No importa lo que haga o lo que diga, todavía lo siento aquí conmigo hasta el momento en que me doy por vencida y me voy a otro mundo. Esta guerra no tiene sentido para mí.

Quizás antaño me hubiera divertido, pero, ¿qué de divertido puede haber en esperar asustada todos los días a escuchar su nombre en la lista de muertos que anuncian por la radio? ¿Qué de divertido hay en hechizar a los de primer año, maldecirlos, torturarlos, dejarlos inconscientes, si no hay nadie aquí para celebrarlo; si ahora es cosa de todos los días? El castillo ya no es divertido.

Ser una Slytherin ya no es divertido.

Se respira un aire mohoso, guardado y putrefacto.

Y cada noche él regresa, me toma en sus brazos sin tocarme, me mantiene encadenada sin cadenas, como víctima de un encantamiento. Me tiene aprisionada.

Nunca quise nada más que ahogarme en su amor.

Sin embargo, esto me ha llevado hasta aquí.
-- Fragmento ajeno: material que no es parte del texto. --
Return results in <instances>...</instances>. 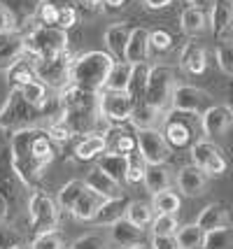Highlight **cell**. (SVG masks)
Segmentation results:
<instances>
[{"instance_id":"obj_1","label":"cell","mask_w":233,"mask_h":249,"mask_svg":"<svg viewBox=\"0 0 233 249\" xmlns=\"http://www.w3.org/2000/svg\"><path fill=\"white\" fill-rule=\"evenodd\" d=\"M54 156H56V147L49 130L28 126V128L17 130L12 135L10 140L12 173H17V177L21 182H26V184L37 179L42 175V170L54 161Z\"/></svg>"},{"instance_id":"obj_2","label":"cell","mask_w":233,"mask_h":249,"mask_svg":"<svg viewBox=\"0 0 233 249\" xmlns=\"http://www.w3.org/2000/svg\"><path fill=\"white\" fill-rule=\"evenodd\" d=\"M114 58L105 52H87L75 58L72 63V72H70V84L87 89V91H96L105 89L108 75H110Z\"/></svg>"},{"instance_id":"obj_3","label":"cell","mask_w":233,"mask_h":249,"mask_svg":"<svg viewBox=\"0 0 233 249\" xmlns=\"http://www.w3.org/2000/svg\"><path fill=\"white\" fill-rule=\"evenodd\" d=\"M23 44H26V54L37 58H54V56L68 52V35L63 28L56 26H40L23 35Z\"/></svg>"},{"instance_id":"obj_4","label":"cell","mask_w":233,"mask_h":249,"mask_svg":"<svg viewBox=\"0 0 233 249\" xmlns=\"http://www.w3.org/2000/svg\"><path fill=\"white\" fill-rule=\"evenodd\" d=\"M58 203L52 200L45 191L33 189L28 196V221H31V231L35 235L37 233H47V231H56L58 226Z\"/></svg>"},{"instance_id":"obj_5","label":"cell","mask_w":233,"mask_h":249,"mask_svg":"<svg viewBox=\"0 0 233 249\" xmlns=\"http://www.w3.org/2000/svg\"><path fill=\"white\" fill-rule=\"evenodd\" d=\"M175 72L166 68V65H154L152 72H149V82H147V91H144V103L149 107L161 109L170 105V98H173V91H175Z\"/></svg>"},{"instance_id":"obj_6","label":"cell","mask_w":233,"mask_h":249,"mask_svg":"<svg viewBox=\"0 0 233 249\" xmlns=\"http://www.w3.org/2000/svg\"><path fill=\"white\" fill-rule=\"evenodd\" d=\"M72 63L75 58H70L68 52L54 56V58H37L35 61V72L37 79L54 89H63L70 84V72H72Z\"/></svg>"},{"instance_id":"obj_7","label":"cell","mask_w":233,"mask_h":249,"mask_svg":"<svg viewBox=\"0 0 233 249\" xmlns=\"http://www.w3.org/2000/svg\"><path fill=\"white\" fill-rule=\"evenodd\" d=\"M170 105L178 112H187V114H194V117H200L208 107H212V98L208 91H203L198 87H189V84H179L173 91V98H170Z\"/></svg>"},{"instance_id":"obj_8","label":"cell","mask_w":233,"mask_h":249,"mask_svg":"<svg viewBox=\"0 0 233 249\" xmlns=\"http://www.w3.org/2000/svg\"><path fill=\"white\" fill-rule=\"evenodd\" d=\"M138 149L147 159L149 165L168 163L170 154H173V147L166 140L163 130H156V128H138Z\"/></svg>"},{"instance_id":"obj_9","label":"cell","mask_w":233,"mask_h":249,"mask_svg":"<svg viewBox=\"0 0 233 249\" xmlns=\"http://www.w3.org/2000/svg\"><path fill=\"white\" fill-rule=\"evenodd\" d=\"M33 107L26 98H23L21 89L14 87L10 91V98H7V103H5V107L0 112V126H5V128H10V126H21V128H28V124H31V114H33Z\"/></svg>"},{"instance_id":"obj_10","label":"cell","mask_w":233,"mask_h":249,"mask_svg":"<svg viewBox=\"0 0 233 249\" xmlns=\"http://www.w3.org/2000/svg\"><path fill=\"white\" fill-rule=\"evenodd\" d=\"M135 103L133 96L128 91H108L105 96L100 98V112H103V119L114 121V124H122L128 121L135 112Z\"/></svg>"},{"instance_id":"obj_11","label":"cell","mask_w":233,"mask_h":249,"mask_svg":"<svg viewBox=\"0 0 233 249\" xmlns=\"http://www.w3.org/2000/svg\"><path fill=\"white\" fill-rule=\"evenodd\" d=\"M191 163L198 165L208 175H224L226 173V159L222 156V149L210 140H198L191 144Z\"/></svg>"},{"instance_id":"obj_12","label":"cell","mask_w":233,"mask_h":249,"mask_svg":"<svg viewBox=\"0 0 233 249\" xmlns=\"http://www.w3.org/2000/svg\"><path fill=\"white\" fill-rule=\"evenodd\" d=\"M187 117H189L187 112H178V109H175V114L166 117V121H163V135H166V140L170 142V147L184 149V147H189L191 140H194V128H191V124H189Z\"/></svg>"},{"instance_id":"obj_13","label":"cell","mask_w":233,"mask_h":249,"mask_svg":"<svg viewBox=\"0 0 233 249\" xmlns=\"http://www.w3.org/2000/svg\"><path fill=\"white\" fill-rule=\"evenodd\" d=\"M233 126V107L229 105H212L200 114V128L208 138H219Z\"/></svg>"},{"instance_id":"obj_14","label":"cell","mask_w":233,"mask_h":249,"mask_svg":"<svg viewBox=\"0 0 233 249\" xmlns=\"http://www.w3.org/2000/svg\"><path fill=\"white\" fill-rule=\"evenodd\" d=\"M110 231V240L122 249H131V247H140L144 245V228H140L138 224H133L131 219H119L117 224H112Z\"/></svg>"},{"instance_id":"obj_15","label":"cell","mask_w":233,"mask_h":249,"mask_svg":"<svg viewBox=\"0 0 233 249\" xmlns=\"http://www.w3.org/2000/svg\"><path fill=\"white\" fill-rule=\"evenodd\" d=\"M26 54L23 35L17 31H0V70H10Z\"/></svg>"},{"instance_id":"obj_16","label":"cell","mask_w":233,"mask_h":249,"mask_svg":"<svg viewBox=\"0 0 233 249\" xmlns=\"http://www.w3.org/2000/svg\"><path fill=\"white\" fill-rule=\"evenodd\" d=\"M208 184V173L198 165H187L178 173V186L184 196H200Z\"/></svg>"},{"instance_id":"obj_17","label":"cell","mask_w":233,"mask_h":249,"mask_svg":"<svg viewBox=\"0 0 233 249\" xmlns=\"http://www.w3.org/2000/svg\"><path fill=\"white\" fill-rule=\"evenodd\" d=\"M128 205H131V200H128L126 196L108 198V200L103 203V207L98 210V214L93 217V224H98V226H112V224H117L119 219L126 217Z\"/></svg>"},{"instance_id":"obj_18","label":"cell","mask_w":233,"mask_h":249,"mask_svg":"<svg viewBox=\"0 0 233 249\" xmlns=\"http://www.w3.org/2000/svg\"><path fill=\"white\" fill-rule=\"evenodd\" d=\"M84 182H87L89 189H93L96 194L105 196V198H117V196H122V182H117L114 177H110L103 168L89 170L87 177H84Z\"/></svg>"},{"instance_id":"obj_19","label":"cell","mask_w":233,"mask_h":249,"mask_svg":"<svg viewBox=\"0 0 233 249\" xmlns=\"http://www.w3.org/2000/svg\"><path fill=\"white\" fill-rule=\"evenodd\" d=\"M210 26L217 37H224L233 31V0H215L212 2Z\"/></svg>"},{"instance_id":"obj_20","label":"cell","mask_w":233,"mask_h":249,"mask_svg":"<svg viewBox=\"0 0 233 249\" xmlns=\"http://www.w3.org/2000/svg\"><path fill=\"white\" fill-rule=\"evenodd\" d=\"M108 198L105 196H100V194H96L93 189H84V194L79 196V200L75 203V207H72V217L75 219H79V221H93V217L98 214V210L103 207V203H105Z\"/></svg>"},{"instance_id":"obj_21","label":"cell","mask_w":233,"mask_h":249,"mask_svg":"<svg viewBox=\"0 0 233 249\" xmlns=\"http://www.w3.org/2000/svg\"><path fill=\"white\" fill-rule=\"evenodd\" d=\"M205 65H208V56L205 49L196 42H187L179 52V68L189 72V75H200L205 72Z\"/></svg>"},{"instance_id":"obj_22","label":"cell","mask_w":233,"mask_h":249,"mask_svg":"<svg viewBox=\"0 0 233 249\" xmlns=\"http://www.w3.org/2000/svg\"><path fill=\"white\" fill-rule=\"evenodd\" d=\"M131 31L133 28H128L126 23H114L110 26L108 31H105V44H108V49H110V54L114 58H119L124 61L126 58V47H128V40H131Z\"/></svg>"},{"instance_id":"obj_23","label":"cell","mask_w":233,"mask_h":249,"mask_svg":"<svg viewBox=\"0 0 233 249\" xmlns=\"http://www.w3.org/2000/svg\"><path fill=\"white\" fill-rule=\"evenodd\" d=\"M149 33L147 28H133L131 31V40H128V47H126V58L128 63H143L147 61V54H149Z\"/></svg>"},{"instance_id":"obj_24","label":"cell","mask_w":233,"mask_h":249,"mask_svg":"<svg viewBox=\"0 0 233 249\" xmlns=\"http://www.w3.org/2000/svg\"><path fill=\"white\" fill-rule=\"evenodd\" d=\"M98 168H103L105 173L114 177L117 182H126V173H128V154L122 152H105L98 159Z\"/></svg>"},{"instance_id":"obj_25","label":"cell","mask_w":233,"mask_h":249,"mask_svg":"<svg viewBox=\"0 0 233 249\" xmlns=\"http://www.w3.org/2000/svg\"><path fill=\"white\" fill-rule=\"evenodd\" d=\"M144 189L154 196L159 191H166L173 184V175L166 168V163H156V165H149L147 168V175H144Z\"/></svg>"},{"instance_id":"obj_26","label":"cell","mask_w":233,"mask_h":249,"mask_svg":"<svg viewBox=\"0 0 233 249\" xmlns=\"http://www.w3.org/2000/svg\"><path fill=\"white\" fill-rule=\"evenodd\" d=\"M131 77H133V63L114 61L110 75H108V82H105V91H128Z\"/></svg>"},{"instance_id":"obj_27","label":"cell","mask_w":233,"mask_h":249,"mask_svg":"<svg viewBox=\"0 0 233 249\" xmlns=\"http://www.w3.org/2000/svg\"><path fill=\"white\" fill-rule=\"evenodd\" d=\"M105 152H108L105 135H89V138H84V140L77 142L75 159H77V161H91V159H100Z\"/></svg>"},{"instance_id":"obj_28","label":"cell","mask_w":233,"mask_h":249,"mask_svg":"<svg viewBox=\"0 0 233 249\" xmlns=\"http://www.w3.org/2000/svg\"><path fill=\"white\" fill-rule=\"evenodd\" d=\"M226 221H229L226 210H224L219 203H210V205H205L203 210H200L198 219H196V224H198L205 233H208V231H215V228L226 226Z\"/></svg>"},{"instance_id":"obj_29","label":"cell","mask_w":233,"mask_h":249,"mask_svg":"<svg viewBox=\"0 0 233 249\" xmlns=\"http://www.w3.org/2000/svg\"><path fill=\"white\" fill-rule=\"evenodd\" d=\"M179 26H182V31L187 33L189 37H196L198 33L205 31L208 19H205V14H203V10H200L198 5H191V7H187V10L182 12Z\"/></svg>"},{"instance_id":"obj_30","label":"cell","mask_w":233,"mask_h":249,"mask_svg":"<svg viewBox=\"0 0 233 249\" xmlns=\"http://www.w3.org/2000/svg\"><path fill=\"white\" fill-rule=\"evenodd\" d=\"M179 249H203L205 242V231L198 224H187V226H179L175 233Z\"/></svg>"},{"instance_id":"obj_31","label":"cell","mask_w":233,"mask_h":249,"mask_svg":"<svg viewBox=\"0 0 233 249\" xmlns=\"http://www.w3.org/2000/svg\"><path fill=\"white\" fill-rule=\"evenodd\" d=\"M84 189H87V182H82V179H70L68 184L61 186V191L56 196V203L61 210H66V212H72V207L75 203L79 200V196L84 194Z\"/></svg>"},{"instance_id":"obj_32","label":"cell","mask_w":233,"mask_h":249,"mask_svg":"<svg viewBox=\"0 0 233 249\" xmlns=\"http://www.w3.org/2000/svg\"><path fill=\"white\" fill-rule=\"evenodd\" d=\"M154 217H156L154 205H149V203H143V200H131V205H128V212H126V219H131V221H133V224H138L140 228L152 226Z\"/></svg>"},{"instance_id":"obj_33","label":"cell","mask_w":233,"mask_h":249,"mask_svg":"<svg viewBox=\"0 0 233 249\" xmlns=\"http://www.w3.org/2000/svg\"><path fill=\"white\" fill-rule=\"evenodd\" d=\"M149 72L152 68L144 63H135L133 65V77H131V87H128V93L133 96L135 103H140L144 98V91H147V82H149Z\"/></svg>"},{"instance_id":"obj_34","label":"cell","mask_w":233,"mask_h":249,"mask_svg":"<svg viewBox=\"0 0 233 249\" xmlns=\"http://www.w3.org/2000/svg\"><path fill=\"white\" fill-rule=\"evenodd\" d=\"M203 249H233V228L222 226L215 228V231H208Z\"/></svg>"},{"instance_id":"obj_35","label":"cell","mask_w":233,"mask_h":249,"mask_svg":"<svg viewBox=\"0 0 233 249\" xmlns=\"http://www.w3.org/2000/svg\"><path fill=\"white\" fill-rule=\"evenodd\" d=\"M152 205H154L156 214H178L179 212V196L173 191H159L152 198Z\"/></svg>"},{"instance_id":"obj_36","label":"cell","mask_w":233,"mask_h":249,"mask_svg":"<svg viewBox=\"0 0 233 249\" xmlns=\"http://www.w3.org/2000/svg\"><path fill=\"white\" fill-rule=\"evenodd\" d=\"M147 168H149V163H147V159L140 154V149L133 152V154H128V173H126V182H131V184L144 182Z\"/></svg>"},{"instance_id":"obj_37","label":"cell","mask_w":233,"mask_h":249,"mask_svg":"<svg viewBox=\"0 0 233 249\" xmlns=\"http://www.w3.org/2000/svg\"><path fill=\"white\" fill-rule=\"evenodd\" d=\"M7 75H10V79H12V84H14V87H23V84H28V82L37 79L35 65L33 63H26V61L14 63L10 70H7Z\"/></svg>"},{"instance_id":"obj_38","label":"cell","mask_w":233,"mask_h":249,"mask_svg":"<svg viewBox=\"0 0 233 249\" xmlns=\"http://www.w3.org/2000/svg\"><path fill=\"white\" fill-rule=\"evenodd\" d=\"M21 93L23 98L31 103V105H35V107H45L47 103V84H42L40 79H33V82H28V84H23Z\"/></svg>"},{"instance_id":"obj_39","label":"cell","mask_w":233,"mask_h":249,"mask_svg":"<svg viewBox=\"0 0 233 249\" xmlns=\"http://www.w3.org/2000/svg\"><path fill=\"white\" fill-rule=\"evenodd\" d=\"M156 117H159V109L149 107L144 100H140V103L135 105V112H133V117H131V121H133L138 128H152Z\"/></svg>"},{"instance_id":"obj_40","label":"cell","mask_w":233,"mask_h":249,"mask_svg":"<svg viewBox=\"0 0 233 249\" xmlns=\"http://www.w3.org/2000/svg\"><path fill=\"white\" fill-rule=\"evenodd\" d=\"M178 228V214H156L152 221V235H175Z\"/></svg>"},{"instance_id":"obj_41","label":"cell","mask_w":233,"mask_h":249,"mask_svg":"<svg viewBox=\"0 0 233 249\" xmlns=\"http://www.w3.org/2000/svg\"><path fill=\"white\" fill-rule=\"evenodd\" d=\"M31 249H63V238H61L56 231L37 233L35 240L31 242Z\"/></svg>"},{"instance_id":"obj_42","label":"cell","mask_w":233,"mask_h":249,"mask_svg":"<svg viewBox=\"0 0 233 249\" xmlns=\"http://www.w3.org/2000/svg\"><path fill=\"white\" fill-rule=\"evenodd\" d=\"M149 47L156 54H163V52H168L173 47V35L166 28H156V31L149 33Z\"/></svg>"},{"instance_id":"obj_43","label":"cell","mask_w":233,"mask_h":249,"mask_svg":"<svg viewBox=\"0 0 233 249\" xmlns=\"http://www.w3.org/2000/svg\"><path fill=\"white\" fill-rule=\"evenodd\" d=\"M217 65L224 75L233 77V42H222L217 47Z\"/></svg>"},{"instance_id":"obj_44","label":"cell","mask_w":233,"mask_h":249,"mask_svg":"<svg viewBox=\"0 0 233 249\" xmlns=\"http://www.w3.org/2000/svg\"><path fill=\"white\" fill-rule=\"evenodd\" d=\"M58 14H61V10L49 0H42L40 7H37V17H40V21L45 26H56L58 28Z\"/></svg>"},{"instance_id":"obj_45","label":"cell","mask_w":233,"mask_h":249,"mask_svg":"<svg viewBox=\"0 0 233 249\" xmlns=\"http://www.w3.org/2000/svg\"><path fill=\"white\" fill-rule=\"evenodd\" d=\"M70 249H110V247H108V240L103 235L91 233V235H84V238H77Z\"/></svg>"},{"instance_id":"obj_46","label":"cell","mask_w":233,"mask_h":249,"mask_svg":"<svg viewBox=\"0 0 233 249\" xmlns=\"http://www.w3.org/2000/svg\"><path fill=\"white\" fill-rule=\"evenodd\" d=\"M114 152H122V154L138 152V135H131V133H117Z\"/></svg>"},{"instance_id":"obj_47","label":"cell","mask_w":233,"mask_h":249,"mask_svg":"<svg viewBox=\"0 0 233 249\" xmlns=\"http://www.w3.org/2000/svg\"><path fill=\"white\" fill-rule=\"evenodd\" d=\"M47 130H49V135H52V140H54V142H66V140H70V138H72V130L68 128L61 119L54 121V124H52Z\"/></svg>"},{"instance_id":"obj_48","label":"cell","mask_w":233,"mask_h":249,"mask_svg":"<svg viewBox=\"0 0 233 249\" xmlns=\"http://www.w3.org/2000/svg\"><path fill=\"white\" fill-rule=\"evenodd\" d=\"M77 23V10H75V5H70V7H61V14H58V28H72Z\"/></svg>"},{"instance_id":"obj_49","label":"cell","mask_w":233,"mask_h":249,"mask_svg":"<svg viewBox=\"0 0 233 249\" xmlns=\"http://www.w3.org/2000/svg\"><path fill=\"white\" fill-rule=\"evenodd\" d=\"M17 245H19V235L10 228H2V224H0V249H12Z\"/></svg>"},{"instance_id":"obj_50","label":"cell","mask_w":233,"mask_h":249,"mask_svg":"<svg viewBox=\"0 0 233 249\" xmlns=\"http://www.w3.org/2000/svg\"><path fill=\"white\" fill-rule=\"evenodd\" d=\"M152 249H179L175 235H152Z\"/></svg>"},{"instance_id":"obj_51","label":"cell","mask_w":233,"mask_h":249,"mask_svg":"<svg viewBox=\"0 0 233 249\" xmlns=\"http://www.w3.org/2000/svg\"><path fill=\"white\" fill-rule=\"evenodd\" d=\"M14 17H12V12L5 7V5H0V31H12V26H14Z\"/></svg>"},{"instance_id":"obj_52","label":"cell","mask_w":233,"mask_h":249,"mask_svg":"<svg viewBox=\"0 0 233 249\" xmlns=\"http://www.w3.org/2000/svg\"><path fill=\"white\" fill-rule=\"evenodd\" d=\"M10 217V200H7V196L0 191V224H5Z\"/></svg>"},{"instance_id":"obj_53","label":"cell","mask_w":233,"mask_h":249,"mask_svg":"<svg viewBox=\"0 0 233 249\" xmlns=\"http://www.w3.org/2000/svg\"><path fill=\"white\" fill-rule=\"evenodd\" d=\"M147 10H163L168 5H173V0H143Z\"/></svg>"},{"instance_id":"obj_54","label":"cell","mask_w":233,"mask_h":249,"mask_svg":"<svg viewBox=\"0 0 233 249\" xmlns=\"http://www.w3.org/2000/svg\"><path fill=\"white\" fill-rule=\"evenodd\" d=\"M100 2H103V0H77V5H82V7H89V10H98Z\"/></svg>"},{"instance_id":"obj_55","label":"cell","mask_w":233,"mask_h":249,"mask_svg":"<svg viewBox=\"0 0 233 249\" xmlns=\"http://www.w3.org/2000/svg\"><path fill=\"white\" fill-rule=\"evenodd\" d=\"M49 2H54L56 7L61 10V7H70V5H75L77 0H49Z\"/></svg>"},{"instance_id":"obj_56","label":"cell","mask_w":233,"mask_h":249,"mask_svg":"<svg viewBox=\"0 0 233 249\" xmlns=\"http://www.w3.org/2000/svg\"><path fill=\"white\" fill-rule=\"evenodd\" d=\"M128 0H105V5H110V7H124Z\"/></svg>"},{"instance_id":"obj_57","label":"cell","mask_w":233,"mask_h":249,"mask_svg":"<svg viewBox=\"0 0 233 249\" xmlns=\"http://www.w3.org/2000/svg\"><path fill=\"white\" fill-rule=\"evenodd\" d=\"M189 2H191V5H200L203 0H189Z\"/></svg>"},{"instance_id":"obj_58","label":"cell","mask_w":233,"mask_h":249,"mask_svg":"<svg viewBox=\"0 0 233 249\" xmlns=\"http://www.w3.org/2000/svg\"><path fill=\"white\" fill-rule=\"evenodd\" d=\"M131 249H147V247H144V245H140V247H131Z\"/></svg>"},{"instance_id":"obj_59","label":"cell","mask_w":233,"mask_h":249,"mask_svg":"<svg viewBox=\"0 0 233 249\" xmlns=\"http://www.w3.org/2000/svg\"><path fill=\"white\" fill-rule=\"evenodd\" d=\"M12 249H23V247H19V245H17V247H12Z\"/></svg>"},{"instance_id":"obj_60","label":"cell","mask_w":233,"mask_h":249,"mask_svg":"<svg viewBox=\"0 0 233 249\" xmlns=\"http://www.w3.org/2000/svg\"><path fill=\"white\" fill-rule=\"evenodd\" d=\"M231 107H233V100H231Z\"/></svg>"},{"instance_id":"obj_61","label":"cell","mask_w":233,"mask_h":249,"mask_svg":"<svg viewBox=\"0 0 233 249\" xmlns=\"http://www.w3.org/2000/svg\"><path fill=\"white\" fill-rule=\"evenodd\" d=\"M128 2H131V0H128Z\"/></svg>"}]
</instances>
Hasta nada.

Quiero que me libere, que me deje ir, no quiero caer ni por un momento en esa fuerza de gravedad que me empuja hacia él. Yo aquí estoy, erguida, como se supone que debo estar, pero él está sobre mí y en todo mi ser.

Quizás le gusto porque soy frágil.

Yo creí que era fuerte, pero cuando él me toca por un rato toda mi frágil fuerza se evapora, como un hechizo del cual el profesor Flitwick estaría muy orgulloso.

Y estoy aquí en mis rodillas, tratando de hacerle ver que él es todo lo que creo que necesito aquí en la Tierra, y aunque no es ni mi amigo y ni mi enemigo, al parecer no puedo dejarlo ir. Lo único que sé con certeza en este punto es que me está trayendo abajo.

Me está haciendo caer.

Algo siempre me regresa a él, me jala, me empuja, me absorbe como una fuerza de la que no puedo zafarme. Nunca tarda demasiado en aparecer.

Por eso ese mayo de 1998, cuando el Señor Tenebroso nos habla por primera vez en Hogwarts, mis piernas no tardan para nada en responder y mi voz en gritar que entreguemos a Potter. Porque sé que él va a venir, porque sé que pronto será demasiado tarde otra vez y volveré corriendo hacia él.

Él me ha dejado, y todavía no termino de entenderlo.

Cuando McGonagall nos ordena evacuar a las mazmorras, mi corazón se salta un latido y palpita desbocado. Siento esta fuerza, este empuje, este retortijón.

Y sé que él está aquí, porque todo mi ser quiere ir donde él, como la fuerza de gravedad que nos mantiene sobre nuestros pies.